Dr. Gurvinder Kaur, president of Saint Agnes Medical Center, previously was the senior regional director of Vituity.
Hansen said Vituity physicians are “highly qualified, board-certified professionals with deep experience in emergency and hospital medicine.”
“All Vituity physicians are fully credentialed and licensed in the states where they practice,” he said. “They meet or exceed all hospital and regulatory requirements, including board certification, and undergo rigorous credentialing and privileging processes.”
Legislation
In response to the situation at Trinity, the Public Health Committee originally introduced SB 1452, which would establish various employment protections for hospital-affiliated physicians. The bill included language that no hospital should assign an attending physician more than 18 patients during a 12-hour shift.
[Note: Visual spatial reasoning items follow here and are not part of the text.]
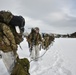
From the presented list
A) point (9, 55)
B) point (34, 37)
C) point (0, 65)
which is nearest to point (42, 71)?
point (0, 65)

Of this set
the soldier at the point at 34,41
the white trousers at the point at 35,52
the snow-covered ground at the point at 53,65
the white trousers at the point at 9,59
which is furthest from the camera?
the white trousers at the point at 35,52

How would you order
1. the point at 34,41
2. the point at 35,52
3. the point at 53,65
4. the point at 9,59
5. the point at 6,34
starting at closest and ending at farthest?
the point at 6,34
the point at 9,59
the point at 53,65
the point at 34,41
the point at 35,52

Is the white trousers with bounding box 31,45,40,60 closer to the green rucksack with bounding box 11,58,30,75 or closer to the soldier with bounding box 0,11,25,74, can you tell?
the green rucksack with bounding box 11,58,30,75

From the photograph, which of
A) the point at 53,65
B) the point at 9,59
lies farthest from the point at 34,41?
the point at 9,59

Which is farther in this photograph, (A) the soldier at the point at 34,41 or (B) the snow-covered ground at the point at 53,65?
(A) the soldier at the point at 34,41

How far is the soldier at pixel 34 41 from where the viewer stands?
12594mm

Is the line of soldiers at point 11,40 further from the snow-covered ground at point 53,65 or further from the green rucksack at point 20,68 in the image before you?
the snow-covered ground at point 53,65

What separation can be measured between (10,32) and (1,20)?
363 mm

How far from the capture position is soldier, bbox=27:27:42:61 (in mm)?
12594

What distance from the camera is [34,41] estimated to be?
1275 cm

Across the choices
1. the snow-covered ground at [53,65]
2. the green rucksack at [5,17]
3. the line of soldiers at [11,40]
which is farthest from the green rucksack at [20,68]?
the snow-covered ground at [53,65]

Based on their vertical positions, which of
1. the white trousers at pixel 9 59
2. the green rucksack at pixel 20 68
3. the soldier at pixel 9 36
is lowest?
the green rucksack at pixel 20 68

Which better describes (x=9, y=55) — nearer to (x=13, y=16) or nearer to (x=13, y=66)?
(x=13, y=66)

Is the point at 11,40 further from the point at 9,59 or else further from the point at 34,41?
the point at 34,41
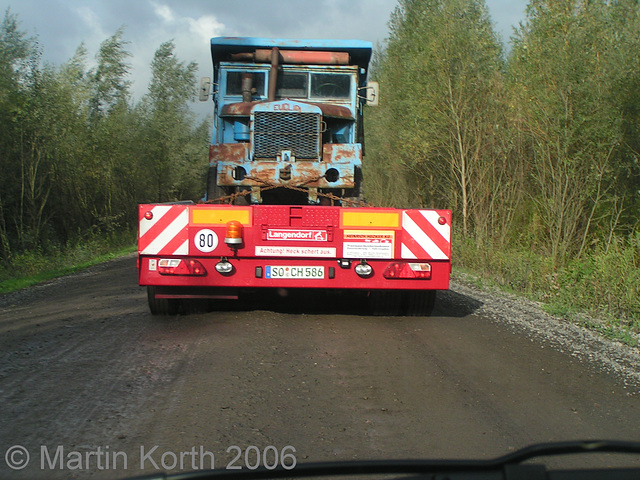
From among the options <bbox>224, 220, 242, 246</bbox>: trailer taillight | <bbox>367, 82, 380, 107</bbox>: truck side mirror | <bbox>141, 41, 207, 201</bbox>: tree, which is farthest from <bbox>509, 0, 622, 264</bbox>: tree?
<bbox>141, 41, 207, 201</bbox>: tree

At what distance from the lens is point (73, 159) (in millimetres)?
20969

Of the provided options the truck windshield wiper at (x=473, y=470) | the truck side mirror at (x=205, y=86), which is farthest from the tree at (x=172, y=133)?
the truck windshield wiper at (x=473, y=470)

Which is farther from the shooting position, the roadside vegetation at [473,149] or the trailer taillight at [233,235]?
the roadside vegetation at [473,149]

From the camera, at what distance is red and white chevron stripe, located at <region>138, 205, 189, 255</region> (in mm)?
7031

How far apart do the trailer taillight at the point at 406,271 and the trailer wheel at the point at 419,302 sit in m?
0.51

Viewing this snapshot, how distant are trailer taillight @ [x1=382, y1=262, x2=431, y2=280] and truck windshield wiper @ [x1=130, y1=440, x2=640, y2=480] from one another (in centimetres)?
557

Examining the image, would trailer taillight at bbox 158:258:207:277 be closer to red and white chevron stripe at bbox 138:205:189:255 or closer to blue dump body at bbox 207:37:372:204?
red and white chevron stripe at bbox 138:205:189:255

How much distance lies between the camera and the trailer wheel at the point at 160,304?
23.8ft

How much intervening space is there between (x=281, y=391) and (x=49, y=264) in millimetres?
12634

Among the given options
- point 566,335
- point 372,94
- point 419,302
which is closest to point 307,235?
point 419,302

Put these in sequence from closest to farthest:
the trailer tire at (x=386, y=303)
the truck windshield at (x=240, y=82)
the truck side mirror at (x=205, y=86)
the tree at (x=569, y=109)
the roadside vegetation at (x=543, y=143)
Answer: the trailer tire at (x=386, y=303), the truck side mirror at (x=205, y=86), the truck windshield at (x=240, y=82), the roadside vegetation at (x=543, y=143), the tree at (x=569, y=109)

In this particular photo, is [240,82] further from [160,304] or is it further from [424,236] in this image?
[424,236]

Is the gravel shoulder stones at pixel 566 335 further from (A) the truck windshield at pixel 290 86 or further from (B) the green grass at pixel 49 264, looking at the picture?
(B) the green grass at pixel 49 264

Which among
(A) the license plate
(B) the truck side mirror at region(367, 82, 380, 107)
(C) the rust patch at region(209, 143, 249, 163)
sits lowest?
(A) the license plate
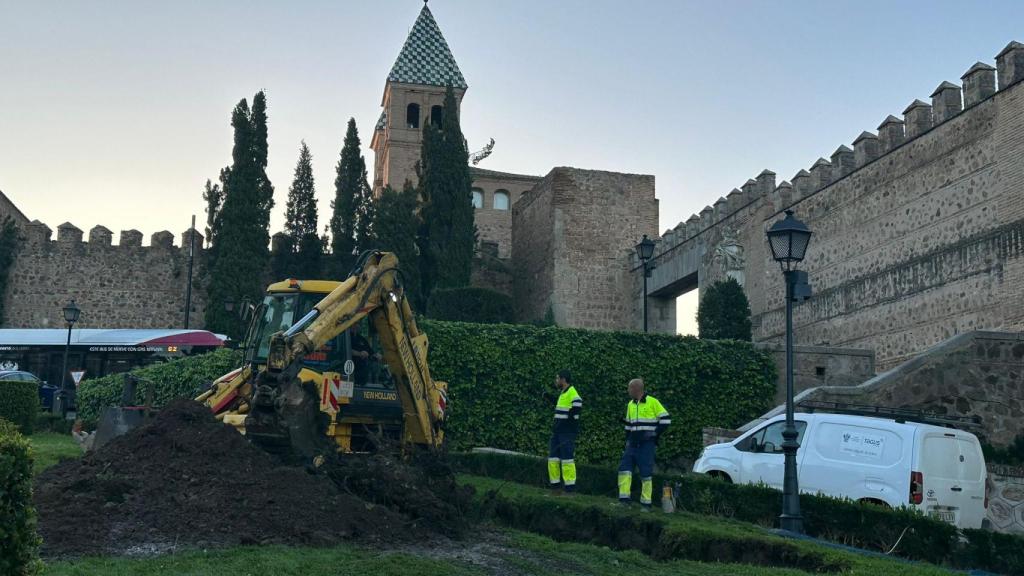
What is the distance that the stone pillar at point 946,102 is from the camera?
1998cm

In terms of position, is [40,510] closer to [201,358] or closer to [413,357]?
[413,357]

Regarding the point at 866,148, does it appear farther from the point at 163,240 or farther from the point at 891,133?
the point at 163,240

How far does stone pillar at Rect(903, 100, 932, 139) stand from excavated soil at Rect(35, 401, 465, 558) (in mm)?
14978


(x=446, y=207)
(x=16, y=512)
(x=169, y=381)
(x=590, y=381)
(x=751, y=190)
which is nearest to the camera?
(x=16, y=512)

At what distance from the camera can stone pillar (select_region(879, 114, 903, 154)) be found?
22.0 meters

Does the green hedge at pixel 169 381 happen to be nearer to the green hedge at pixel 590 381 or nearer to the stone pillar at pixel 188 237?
the green hedge at pixel 590 381

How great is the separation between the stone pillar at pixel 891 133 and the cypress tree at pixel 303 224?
2145 cm

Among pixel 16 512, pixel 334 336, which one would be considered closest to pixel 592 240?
pixel 334 336

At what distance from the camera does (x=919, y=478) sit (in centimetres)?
1100

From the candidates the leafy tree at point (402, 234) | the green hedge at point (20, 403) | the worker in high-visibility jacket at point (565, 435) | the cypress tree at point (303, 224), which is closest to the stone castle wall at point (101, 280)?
the cypress tree at point (303, 224)

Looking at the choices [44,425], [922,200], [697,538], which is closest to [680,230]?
[922,200]

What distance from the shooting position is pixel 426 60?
55062 millimetres

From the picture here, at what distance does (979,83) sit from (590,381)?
947 cm

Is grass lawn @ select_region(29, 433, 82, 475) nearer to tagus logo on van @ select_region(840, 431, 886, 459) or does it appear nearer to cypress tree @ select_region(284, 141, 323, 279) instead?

The bill further clarified that no health system should make any staffing change to a group practice without consulting with the physician members of the practice and submitting a staffing change for review to the Commissioner of Health Strategy.
The bill further outlines that if the health system makes any such change without consulting the physician members or receiving approval for such staffing changes from the Commissioner of Health Strategy, that the Commissioner of Public Health could appoint an independent monitor.
The committee, however, is not moving forward with this bill but has incorporated parts of it into the governor’s bill, according to Anwar.
In her written testimony to the Public Health Committee, DPH Commissioner Dr. Manisha Juthani said more clarification was needed in regard to the independent monitor.
Overall Juthani said, “DPH does not have the subject matter expertise to enforce employment contracts nor interpret just cause for employment matters.”
Anwar said HB 6873 would ensure if there is going to be any material change of transaction of a health care entity it would have to go through the Office of Health Strategy and the Attorney General for review.